Saturday 22 January 2011

Friday's Stalker Lady

I have this problem at work. Some of you may think it isn't a problem, and by and large, it isn't one of my biggest, or most painful but I think it has potential.

Some of you may even think I am being rather silly. But it bothers me...every now and then it pops up. When I say 'it'...I am actually referring to my colleague.

I guess this colleague needs a name and as Stalker Lady seems a bit harsh........I shall here forth refer to her as Persistent..... Persistent because what happened Friday appears to happen again and again........situations where I am quizzed and rail roaded into something I have no way of getting out of.....to fulfil something for Persistent that I am not quite sure of yet!

I have a love/hate relationship with Persistent. Like yesterday. AM = Love, PM = Hate.

AM

I made morning drinks for Persistent and I and she left me to my work in peace for much of the morning.

I became way more excited as the morning grew old and that funky Friday feeling was seeping in. I was excited by the fact that I for once, had Friday evening all to myself.

At diet coke break, I purred to Persistent about it, 'perhaps I will get a takeaway, a couple of beers, and snuggle down to a movie'. She could see how much I was looking forward to this, or so I thought.

I swooned over the details of what I had planned, whilst Persistent asked seemingly innocent questions about my wanderlust 'what takeaway? where do you order? do you get delivery? what time? straight from work? starters as well? oh my. How many beers? (she frowns when I say two = dismay/disapproval ! ).

I have fallen for this trick before, and every time I completely miss the cunning hunt. Knowledge is power, so it is said, and Persistent uses her new found knowledge to check mate me up.

Now, I enjoy nothing more then a weekend to myself with no plans. It doesn't happen often and I dream about it like it is a holiday destination. I had had a busy week at work, and a bad week of sleep deprivation (please see earlier blogs re: broken heart). The dream usually consists of a relished thought of watching a good movie whilst laid flat on my rug, propped by a few pillows and a couple of beers to wash down my movie snacks. So, this is what my excitement was fuelled by yesterday, and come 4pm I was biting at the bit to race out of that office.....

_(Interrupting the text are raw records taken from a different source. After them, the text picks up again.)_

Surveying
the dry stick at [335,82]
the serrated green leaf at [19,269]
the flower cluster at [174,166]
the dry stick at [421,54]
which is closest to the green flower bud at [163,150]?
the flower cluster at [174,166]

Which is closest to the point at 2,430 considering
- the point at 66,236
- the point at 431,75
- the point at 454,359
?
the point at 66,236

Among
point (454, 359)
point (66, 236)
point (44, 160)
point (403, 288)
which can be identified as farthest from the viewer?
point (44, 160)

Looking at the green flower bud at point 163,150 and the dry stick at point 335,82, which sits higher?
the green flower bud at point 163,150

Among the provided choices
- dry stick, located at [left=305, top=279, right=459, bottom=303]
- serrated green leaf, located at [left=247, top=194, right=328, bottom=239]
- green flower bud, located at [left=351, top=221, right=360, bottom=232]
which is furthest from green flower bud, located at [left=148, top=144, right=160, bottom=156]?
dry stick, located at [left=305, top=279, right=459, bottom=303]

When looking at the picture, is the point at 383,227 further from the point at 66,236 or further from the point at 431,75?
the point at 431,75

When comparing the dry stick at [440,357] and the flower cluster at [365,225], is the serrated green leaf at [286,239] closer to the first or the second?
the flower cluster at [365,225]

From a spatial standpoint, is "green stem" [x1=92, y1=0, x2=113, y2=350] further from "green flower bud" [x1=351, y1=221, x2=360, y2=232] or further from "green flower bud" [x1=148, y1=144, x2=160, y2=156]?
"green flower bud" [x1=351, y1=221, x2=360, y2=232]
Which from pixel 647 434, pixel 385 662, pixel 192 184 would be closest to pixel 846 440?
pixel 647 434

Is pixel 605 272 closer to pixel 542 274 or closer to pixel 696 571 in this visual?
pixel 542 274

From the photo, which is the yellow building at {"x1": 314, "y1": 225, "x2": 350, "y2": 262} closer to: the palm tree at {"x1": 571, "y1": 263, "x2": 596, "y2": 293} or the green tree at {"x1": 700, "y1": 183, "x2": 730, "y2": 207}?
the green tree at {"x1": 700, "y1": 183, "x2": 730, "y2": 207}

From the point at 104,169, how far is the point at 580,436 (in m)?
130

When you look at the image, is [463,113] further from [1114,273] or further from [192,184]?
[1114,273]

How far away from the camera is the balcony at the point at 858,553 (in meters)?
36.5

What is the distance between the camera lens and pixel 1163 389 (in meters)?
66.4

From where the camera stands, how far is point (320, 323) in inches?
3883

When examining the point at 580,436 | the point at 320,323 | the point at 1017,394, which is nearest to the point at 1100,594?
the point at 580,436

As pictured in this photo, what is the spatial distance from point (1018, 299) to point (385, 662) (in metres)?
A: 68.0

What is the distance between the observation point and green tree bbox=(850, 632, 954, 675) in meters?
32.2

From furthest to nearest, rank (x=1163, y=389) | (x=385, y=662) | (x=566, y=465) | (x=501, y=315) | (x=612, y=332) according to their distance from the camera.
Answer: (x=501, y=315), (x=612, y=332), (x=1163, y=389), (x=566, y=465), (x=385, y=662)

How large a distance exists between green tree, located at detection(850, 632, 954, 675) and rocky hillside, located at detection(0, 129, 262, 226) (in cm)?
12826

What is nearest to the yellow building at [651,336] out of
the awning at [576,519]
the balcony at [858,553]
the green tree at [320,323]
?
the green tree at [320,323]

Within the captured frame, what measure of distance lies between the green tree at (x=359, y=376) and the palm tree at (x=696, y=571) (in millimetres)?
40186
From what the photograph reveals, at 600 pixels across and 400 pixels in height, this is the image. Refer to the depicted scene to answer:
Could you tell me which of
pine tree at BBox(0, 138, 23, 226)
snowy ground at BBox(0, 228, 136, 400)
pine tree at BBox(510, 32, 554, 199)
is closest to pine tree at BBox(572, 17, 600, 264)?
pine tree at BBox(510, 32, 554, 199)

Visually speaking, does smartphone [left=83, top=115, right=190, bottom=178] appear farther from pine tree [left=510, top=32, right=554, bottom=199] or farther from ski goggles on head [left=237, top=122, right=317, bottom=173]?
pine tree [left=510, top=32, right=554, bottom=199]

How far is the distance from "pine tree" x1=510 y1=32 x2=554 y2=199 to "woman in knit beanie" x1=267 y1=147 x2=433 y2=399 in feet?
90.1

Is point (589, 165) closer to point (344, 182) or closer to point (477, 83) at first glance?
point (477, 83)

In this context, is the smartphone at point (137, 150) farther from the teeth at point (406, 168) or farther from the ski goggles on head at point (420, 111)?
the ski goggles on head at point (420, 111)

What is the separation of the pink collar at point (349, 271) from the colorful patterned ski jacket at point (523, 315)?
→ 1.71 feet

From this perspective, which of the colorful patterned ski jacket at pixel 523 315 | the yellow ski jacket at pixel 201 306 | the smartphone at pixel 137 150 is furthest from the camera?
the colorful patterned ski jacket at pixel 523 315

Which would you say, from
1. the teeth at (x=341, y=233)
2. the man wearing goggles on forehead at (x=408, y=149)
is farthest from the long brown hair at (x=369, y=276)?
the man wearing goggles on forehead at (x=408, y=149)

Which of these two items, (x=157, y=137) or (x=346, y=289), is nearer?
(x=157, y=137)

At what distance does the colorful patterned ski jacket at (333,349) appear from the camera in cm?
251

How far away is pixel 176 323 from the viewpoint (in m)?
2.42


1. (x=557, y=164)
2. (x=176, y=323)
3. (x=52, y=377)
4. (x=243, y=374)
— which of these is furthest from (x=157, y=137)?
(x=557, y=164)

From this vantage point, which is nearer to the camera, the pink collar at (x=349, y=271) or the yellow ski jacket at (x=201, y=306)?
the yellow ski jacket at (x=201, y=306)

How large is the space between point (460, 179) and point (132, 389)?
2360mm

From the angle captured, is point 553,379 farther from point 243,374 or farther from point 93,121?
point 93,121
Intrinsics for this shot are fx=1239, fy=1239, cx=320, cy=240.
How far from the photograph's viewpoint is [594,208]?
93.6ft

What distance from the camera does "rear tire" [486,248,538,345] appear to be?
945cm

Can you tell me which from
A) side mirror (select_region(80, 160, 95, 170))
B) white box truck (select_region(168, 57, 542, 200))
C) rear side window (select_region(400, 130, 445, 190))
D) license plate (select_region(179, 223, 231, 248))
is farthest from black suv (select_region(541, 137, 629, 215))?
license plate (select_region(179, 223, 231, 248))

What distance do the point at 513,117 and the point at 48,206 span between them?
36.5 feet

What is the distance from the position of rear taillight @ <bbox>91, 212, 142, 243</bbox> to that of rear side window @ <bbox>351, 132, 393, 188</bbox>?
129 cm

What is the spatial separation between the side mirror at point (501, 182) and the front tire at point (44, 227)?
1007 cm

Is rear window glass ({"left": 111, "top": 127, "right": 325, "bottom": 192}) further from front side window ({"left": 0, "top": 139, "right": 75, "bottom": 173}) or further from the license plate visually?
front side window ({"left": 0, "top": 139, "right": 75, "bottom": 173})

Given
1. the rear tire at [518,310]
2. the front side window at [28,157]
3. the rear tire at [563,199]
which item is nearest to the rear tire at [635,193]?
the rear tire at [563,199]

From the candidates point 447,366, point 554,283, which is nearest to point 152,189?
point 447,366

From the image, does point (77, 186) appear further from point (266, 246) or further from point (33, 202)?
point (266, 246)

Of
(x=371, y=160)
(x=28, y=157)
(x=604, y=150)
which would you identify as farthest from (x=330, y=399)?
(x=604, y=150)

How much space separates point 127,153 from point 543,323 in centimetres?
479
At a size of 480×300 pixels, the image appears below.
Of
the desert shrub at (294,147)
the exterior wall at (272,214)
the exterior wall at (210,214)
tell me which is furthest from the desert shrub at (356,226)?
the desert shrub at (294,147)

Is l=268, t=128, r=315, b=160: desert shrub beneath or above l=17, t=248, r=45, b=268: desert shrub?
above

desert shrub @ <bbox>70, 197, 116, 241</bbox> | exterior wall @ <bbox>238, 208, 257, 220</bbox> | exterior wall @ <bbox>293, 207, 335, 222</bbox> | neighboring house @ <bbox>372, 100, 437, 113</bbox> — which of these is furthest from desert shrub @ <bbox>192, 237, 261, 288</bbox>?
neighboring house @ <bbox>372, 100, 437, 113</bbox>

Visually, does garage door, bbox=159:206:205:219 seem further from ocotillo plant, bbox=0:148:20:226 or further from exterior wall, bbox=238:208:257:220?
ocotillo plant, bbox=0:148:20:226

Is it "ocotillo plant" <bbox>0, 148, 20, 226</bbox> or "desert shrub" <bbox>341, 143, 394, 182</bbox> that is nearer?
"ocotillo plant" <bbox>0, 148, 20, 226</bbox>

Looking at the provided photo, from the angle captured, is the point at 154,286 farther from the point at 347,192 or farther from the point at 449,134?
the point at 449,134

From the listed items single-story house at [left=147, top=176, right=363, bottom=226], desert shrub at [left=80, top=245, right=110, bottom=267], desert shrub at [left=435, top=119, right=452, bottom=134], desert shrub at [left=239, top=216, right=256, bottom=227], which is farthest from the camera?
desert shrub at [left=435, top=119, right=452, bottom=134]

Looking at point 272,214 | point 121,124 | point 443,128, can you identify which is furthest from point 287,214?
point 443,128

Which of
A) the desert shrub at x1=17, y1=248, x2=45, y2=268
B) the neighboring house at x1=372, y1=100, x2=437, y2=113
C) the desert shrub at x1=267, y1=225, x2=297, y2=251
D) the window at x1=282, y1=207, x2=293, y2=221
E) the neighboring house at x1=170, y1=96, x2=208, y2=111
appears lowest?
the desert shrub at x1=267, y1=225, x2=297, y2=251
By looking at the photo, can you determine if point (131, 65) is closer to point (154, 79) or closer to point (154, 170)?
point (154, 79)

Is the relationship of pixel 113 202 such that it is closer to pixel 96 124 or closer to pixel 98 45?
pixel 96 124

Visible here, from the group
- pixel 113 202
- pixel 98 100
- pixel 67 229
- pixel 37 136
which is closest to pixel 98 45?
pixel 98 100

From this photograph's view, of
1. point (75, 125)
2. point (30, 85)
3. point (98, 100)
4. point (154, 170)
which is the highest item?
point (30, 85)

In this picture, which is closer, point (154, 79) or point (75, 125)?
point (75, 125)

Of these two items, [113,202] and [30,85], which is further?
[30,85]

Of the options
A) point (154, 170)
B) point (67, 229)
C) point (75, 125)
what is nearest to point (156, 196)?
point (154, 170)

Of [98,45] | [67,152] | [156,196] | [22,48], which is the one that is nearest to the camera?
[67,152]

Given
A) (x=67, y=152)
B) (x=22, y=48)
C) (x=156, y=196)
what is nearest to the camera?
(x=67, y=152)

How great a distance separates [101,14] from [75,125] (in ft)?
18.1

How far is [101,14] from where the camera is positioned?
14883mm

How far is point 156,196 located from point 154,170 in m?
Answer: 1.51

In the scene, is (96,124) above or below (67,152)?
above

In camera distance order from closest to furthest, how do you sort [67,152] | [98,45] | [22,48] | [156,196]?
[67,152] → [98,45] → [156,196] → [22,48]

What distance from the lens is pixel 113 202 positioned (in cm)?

So, as usual, schools out, 4.30pm. I jump into the Bat Mobil with Persistent in the passenger seat talking in monotone. Then as I drop her off and bid good weekend, I was long roped right off of my saddle into the sunset. After some secret consultation with her partner (post order of 'wait here a second'), Persistent returned with a fabulous idea!!! 'Partner and I are having takeaway for dinner too (there's a suprise!), why don't you go grab your beers and we have takeaway together' ......... how how how do I respond to this? Like a stone thrown at me through the passenger window, I wanted to close the window up accidentally so as to pretend I can't hear and drive off. I thought I had made it clear I was having an evening on my own.
....


Now, in retrospect what I should have said was, 'hey, nice offer but I fancy a quiet evening alone' (just a thought, am I a saddo/geek???). But on the spot, all I could think of was 'are you sure? ok'. An excuse would have been helpful, but I didn't even have one to hand. She new I was doing nothing much, she had already quizzed me earlier. I couldn't think of anything worse...I like to eat my takeaway alone so I can munch, dribble, pick with my fingers, swig at my beer, maybe belch out a chorus if I so please. Given that Persistent and Partner do not drink pop, and, look down on anyone that does....I was not even going to enjoy my deserved beer come bottle popping time (I am sure some of you can appreciate the importance of Fridays First Cold Beer....the setting for which has to be just right). Worst still, there would be the walk home, facilitated by Persistent Partner, with awkward small talk, and probably a grudgingly given goodbye hug as I rush up my foot path..... am I mean????

As I drove off to collect my beer. I got angry. To you all this may seem a little OTT, given that it was just an invite for dinner, but Persistent has got me this way before. What may seem something in the region of paranoia, actually stems from previous entrapment's and suffocation.

I got so angry I new I couldn't actually go through with the dinner plans. I couldn't even bring myself to call with a lame excuse. I texted something meaningless.....

Suffocation may also seem to be rather dramatic.....but believe me...... I have known Persistent for approximately 3 months. In that time, I have met her mum, received no less then 11 'cute' gifts, and an indecent number of frowns following my quiz each Monday morning about my weekend frolics (seriously, I don't know why she asks so many questions when she doesn't like to hear the answers). I have been to dinner mmmmm two times, both times 'enjoying' hours, spent going through endless photographs of here, there and everything.

It is so tricky. Persistent doesn't take rejection very well, and there is an underlying case of serious depression. But how do I move away gently? when it seems that the further I step away the tighter the noose gets???

thus...PM....

Was thus filled with busts of anger. It simmered later following Fridays First Cold Beer, but it was tainted.

So, First Friday Night Beer, is, for one weekend only, being moved, for a Saturday night slot.